*Given passage:*
⟨

When SHOW SLAVE STATUS and the error log Disagree

Or, When MySQL Lies!
When I do a show slave status\G
, sometimes mysqld will lie to me and give me a wrong Exec_Master_Log_Pos
. Let me explain with a situation from last night.
This is the output of show slave status\G
from mysql version 5.0.41-community-log:
mysql> show slave status \G *************************** 1. row *************************** Slave_IO_State: Waiting for master to send event Master_Host: XXX.XXX.XXX.XXX Master_User: replic_username Master_Port: 3306 Connect_Retry: 60 Master_Log_File: mysql-bin.000480 Read_Master_Log_Pos: 690470773 Relay_Log_File: db2-relay-bin.000028 Relay_Log_Pos: 683977007 Relay_Master_Log_File: mysql-bin.000480 Slave_IO_Running: Yes Slave_SQL_Running: No Replicate_Do_DB: Replicate_Ignore_DB: Replicate_Do_Table: Replicate_Ignore_Table: Replicate_Wild_Do_Table: Replicate_Wild_Ignore_Table: Last_Errno: 0 Last_Error: Could not parse relay log event entry. The possible reasons are: the master's binary log is corrupted (you can check this by running 'mysqlbinlog' on the binary log), the slave's relay log is corrupted (you can check this by running 'mysqlbinlog' on the relay log), a network problem, or a bug in the master's or slave's MySQL code. If you want to check the master's binary log or slave's relay log, you will be able to know their names by issuing 'SHOW SLAVE STATUS' on this slave. Skip_Counter: 0 Exec_Master_Log_Pos: 126 Relay_Log_Space: 690471192 Until_Condition: None Until_Log_File: Until_Log_Pos: 0 Master_SSL_Allowed: No Master_SSL_CA_File: Master_SSL_CA_Path: Master_SSL_Cert: Master_SSL_Cipher: Master_SSL_Key: Seconds_Behind_Master: NULL
So in summary, the slave SQL thread is stuck (in this case because of a problem during the transfer of the binlog data to the slave’s relay log). The show slave status\G
command tells me that it is stuck at the master binlog file mysql-bin.000480
, position 126
.

⟩

*Written instruction 1:*
List each line of the records that contains the string "furthest", with case counting.

*Source data:*
⟨

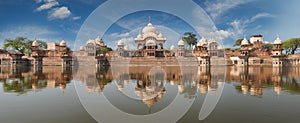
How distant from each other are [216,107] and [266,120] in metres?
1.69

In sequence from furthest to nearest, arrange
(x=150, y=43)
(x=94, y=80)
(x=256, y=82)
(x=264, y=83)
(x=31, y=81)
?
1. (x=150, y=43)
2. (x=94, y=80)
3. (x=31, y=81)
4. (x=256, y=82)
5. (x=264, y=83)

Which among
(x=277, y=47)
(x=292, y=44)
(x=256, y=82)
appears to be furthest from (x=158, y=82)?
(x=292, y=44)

⟩
⟨

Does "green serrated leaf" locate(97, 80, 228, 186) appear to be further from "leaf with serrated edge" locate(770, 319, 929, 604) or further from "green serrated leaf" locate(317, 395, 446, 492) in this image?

⟩

*Written instruction 2:*
Copy the part of the MySQL replication post between "Or, When MySQL" and "from last night.", inclusive.

*Final answer 1:*
In sequence from furthest to nearest, arrange
appears to be furthest from (x=158, y=82)?

*Final answer 2:*
Or, When MySQL Lies!
When I do a show slave status\G
, sometimes mysqld will lie to me and give me a wrong Exec_Master_Log_Pos
. Let me explain with a situation from last night.